This delicious Italian meatball recipe combines the rich flavors of ground beef and Italian sausage for the perfect balance of taste and texture. These meatballs are juicy on the inside with a beautiful brown exterior, making them ideal for family dinners or entertaining guests.
I first made these meatballs for a Sunday family dinner, and they've become our go-to comfort food. My children now request them weekly, knowing the aroma filling our home means something special is coming to the table.
Ingredients
- Ground beef 80/20: creates the perfect fat content for juicy meatballs
- Italian sausage: adds depth of flavor and seasoning
- Italian breadcrumbs: help bind the mixture while adding texture
- Freshly grated Parmesan cheese: brings a salty richness
- Fresh parsley: brightens the flavor profile and adds color
- Egg: acts as the essential binder that holds everything together
- Garlic cloves: provide aromatic flavor that permeates the meat
- Marinara sauce: creates the perfect bath for these meatballs
- Butter: enriches the sauce with silky texture and flavor
Step-by-Step Instructions
- Prepare Your Oven:
- Preheat your oven to 350°F and position a rack in the center. Line a rimmed sheet pan with foil for easy cleanup later. The foil prevents sticking and makes the cleaning process much simpler.
- Mix The Meat Mixture:
- In a large bowl, combine ground beef, Italian sausage, breadcrumbs, Parmesan, parsley, beaten egg, minced garlic, salt, and pepper. Mix thoroughly but gently using your hands. Overmixing can result in dense meatballs, so stop once everything is evenly incorporated.
- Form The Meatballs:
- Wet your hands slightly to prevent sticking, then form golf ball sized meatballs using about 2 tablespoons of mixture for each. The wet hands technique ensures a smooth exterior. Place each formed meatball on your prepared baking sheet, leaving a small space between each one.
- Bake To Perfection:
- Place the sheet pan in the preheated oven and bake for approximately 25 minutes. You'll know they're done when they're nicely browned on the outside and cooked through the center. The internal temperature should reach 165°F for food safety.
- Prepare The Sauce:
- While the meatballs bake, combine marinara sauce and softened butter in a small saucepan over medium heat. Stir occasionally until the butter completely melts into the sauce, creating a richer, silkier texture. This takes about 5 minutes.
- Serve With Love:
- Divide the cooked meatballs among serving bowls, generously spoon the butter-enriched marinara sauce over them, and finish with a sprinkle of additional Parmesan cheese. For extra visual appeal, add a small garnish of fresh parsley.

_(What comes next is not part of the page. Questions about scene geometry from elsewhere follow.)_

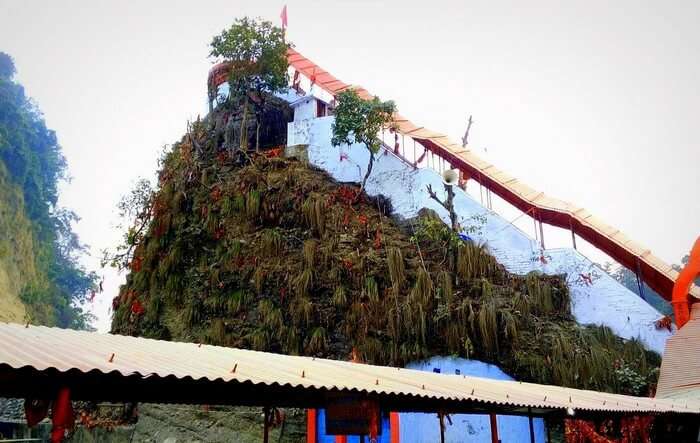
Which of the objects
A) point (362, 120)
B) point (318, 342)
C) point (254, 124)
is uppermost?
point (254, 124)

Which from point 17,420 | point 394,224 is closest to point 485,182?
point 394,224

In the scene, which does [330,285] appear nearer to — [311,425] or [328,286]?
[328,286]

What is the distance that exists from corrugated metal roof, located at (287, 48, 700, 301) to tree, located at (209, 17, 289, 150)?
3587 millimetres

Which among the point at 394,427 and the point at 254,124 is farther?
the point at 254,124

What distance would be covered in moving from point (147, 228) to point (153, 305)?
7.48 ft

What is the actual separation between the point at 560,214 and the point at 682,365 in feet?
14.0

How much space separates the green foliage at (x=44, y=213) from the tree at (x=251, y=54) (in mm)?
17903

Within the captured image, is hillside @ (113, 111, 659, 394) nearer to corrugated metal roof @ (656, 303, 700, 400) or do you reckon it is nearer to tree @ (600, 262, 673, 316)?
corrugated metal roof @ (656, 303, 700, 400)

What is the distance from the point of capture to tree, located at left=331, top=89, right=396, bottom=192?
12.9 m

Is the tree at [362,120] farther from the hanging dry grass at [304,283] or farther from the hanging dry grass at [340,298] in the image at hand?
the hanging dry grass at [340,298]

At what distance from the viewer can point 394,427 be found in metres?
9.39

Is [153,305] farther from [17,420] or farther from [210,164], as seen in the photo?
[17,420]

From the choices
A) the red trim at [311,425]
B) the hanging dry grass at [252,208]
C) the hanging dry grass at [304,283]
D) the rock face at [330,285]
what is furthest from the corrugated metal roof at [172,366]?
the hanging dry grass at [252,208]

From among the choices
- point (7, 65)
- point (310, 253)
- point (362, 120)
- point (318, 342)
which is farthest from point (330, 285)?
point (7, 65)
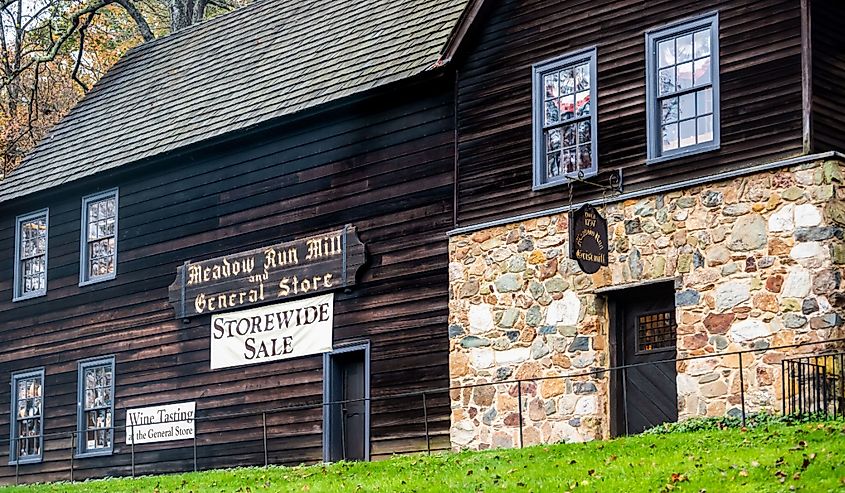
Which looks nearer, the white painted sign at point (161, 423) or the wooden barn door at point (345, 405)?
the wooden barn door at point (345, 405)

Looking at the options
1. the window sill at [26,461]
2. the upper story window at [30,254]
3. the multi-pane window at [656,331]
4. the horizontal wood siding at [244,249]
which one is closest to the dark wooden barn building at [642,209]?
the multi-pane window at [656,331]

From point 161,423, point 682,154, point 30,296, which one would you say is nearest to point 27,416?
point 30,296

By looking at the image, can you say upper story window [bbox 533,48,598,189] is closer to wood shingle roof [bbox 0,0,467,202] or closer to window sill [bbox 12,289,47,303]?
wood shingle roof [bbox 0,0,467,202]

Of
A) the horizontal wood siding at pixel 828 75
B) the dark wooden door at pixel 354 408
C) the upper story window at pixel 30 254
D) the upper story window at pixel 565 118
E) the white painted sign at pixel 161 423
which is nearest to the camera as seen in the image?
the horizontal wood siding at pixel 828 75

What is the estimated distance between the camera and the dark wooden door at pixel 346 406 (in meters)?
22.0

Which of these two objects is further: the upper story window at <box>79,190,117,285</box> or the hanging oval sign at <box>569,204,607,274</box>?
the upper story window at <box>79,190,117,285</box>

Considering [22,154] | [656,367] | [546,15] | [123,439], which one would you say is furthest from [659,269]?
[22,154]

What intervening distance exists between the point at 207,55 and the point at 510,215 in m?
10.5

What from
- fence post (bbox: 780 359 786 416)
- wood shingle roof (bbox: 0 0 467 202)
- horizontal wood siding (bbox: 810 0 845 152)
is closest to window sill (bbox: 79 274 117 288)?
wood shingle roof (bbox: 0 0 467 202)

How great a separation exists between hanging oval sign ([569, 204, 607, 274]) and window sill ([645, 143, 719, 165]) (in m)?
0.97

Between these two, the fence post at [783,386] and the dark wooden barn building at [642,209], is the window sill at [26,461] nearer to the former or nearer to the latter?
the dark wooden barn building at [642,209]

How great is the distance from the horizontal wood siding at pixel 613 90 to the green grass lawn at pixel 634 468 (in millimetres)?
3538

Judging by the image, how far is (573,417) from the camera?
18.5 metres

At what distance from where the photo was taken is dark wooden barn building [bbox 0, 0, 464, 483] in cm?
2150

The secret ingredient in these meatballs is actually the mild Italian sausage. My grandmother always insisted on using a combination of meats rather than just beef alone. She would say, "The sausage brings the soul to the meatball," and after years of making this recipe, I couldn't agree more.
Make-Ahead Instructions
These meatballs are perfect for meal prep. You can form the raw meatballs and refrigerate them for up to 24 hours before baking. Alternatively, you can fully cook them, cool completely, and refrigerate for up to 3 days. When ready to serve, simply reheat them in sauce over low heat until warmed through. The flavors actually develop and improve overnight, making this an ideal dish to prepare in advance for gatherings.
Serving Suggestions
While traditionally served over spaghetti, these versatile meatballs shine in numerous presentations. Try them on crusty Italian bread for memorable meatball subs, or serve with toothpicks as an appetizer at your next gathering. For a lower-carb option, serve alongside roasted vegetables or over zucchini noodles. My personal favorite is nestling them into a bed of creamy polenta with extra sauce and a generous sprinkle of Parmesan cheese.
Customization Options
Feel free to customize these meatballs to suit your taste preferences. For a spicier version, substitute hot Italian sausage or add red pepper flakes to the meat mixture. If you prefer a lighter version, use ground turkey or chicken instead of beef. For extra flavor, consider adding a tablespoon of tomato paste or a splash of red wine to the meat mixture. You can also experiment with different herbs like basil or oregano in addition to or instead of parsley.

Frequently Asked Questions
- → What kind of meat is best for these meatballs?
A combination of 80/20 ground beef and mild Italian sausage creates tender, flavorful meatballs.
- → Can I use dried parsley instead of fresh?
Fresh parsley is recommended for optimal flavor, but dried parsley can be substituted; use 1 tablespoon instead of ¼ cup.
- → What marinara sauce should I use?
Use your favorite store-bought marinara or homemade sauce to complement the meatballs.
- → How do I store leftovers?
Store cooked meatballs and sauce in an airtight container in the refrigerator for up to 3 days or freeze for longer storage.
- → Can these meatballs be made gluten-free?
Yes, replace regular breadcrumbs with gluten-free breadcrumbs to make these meatballs gluten-free.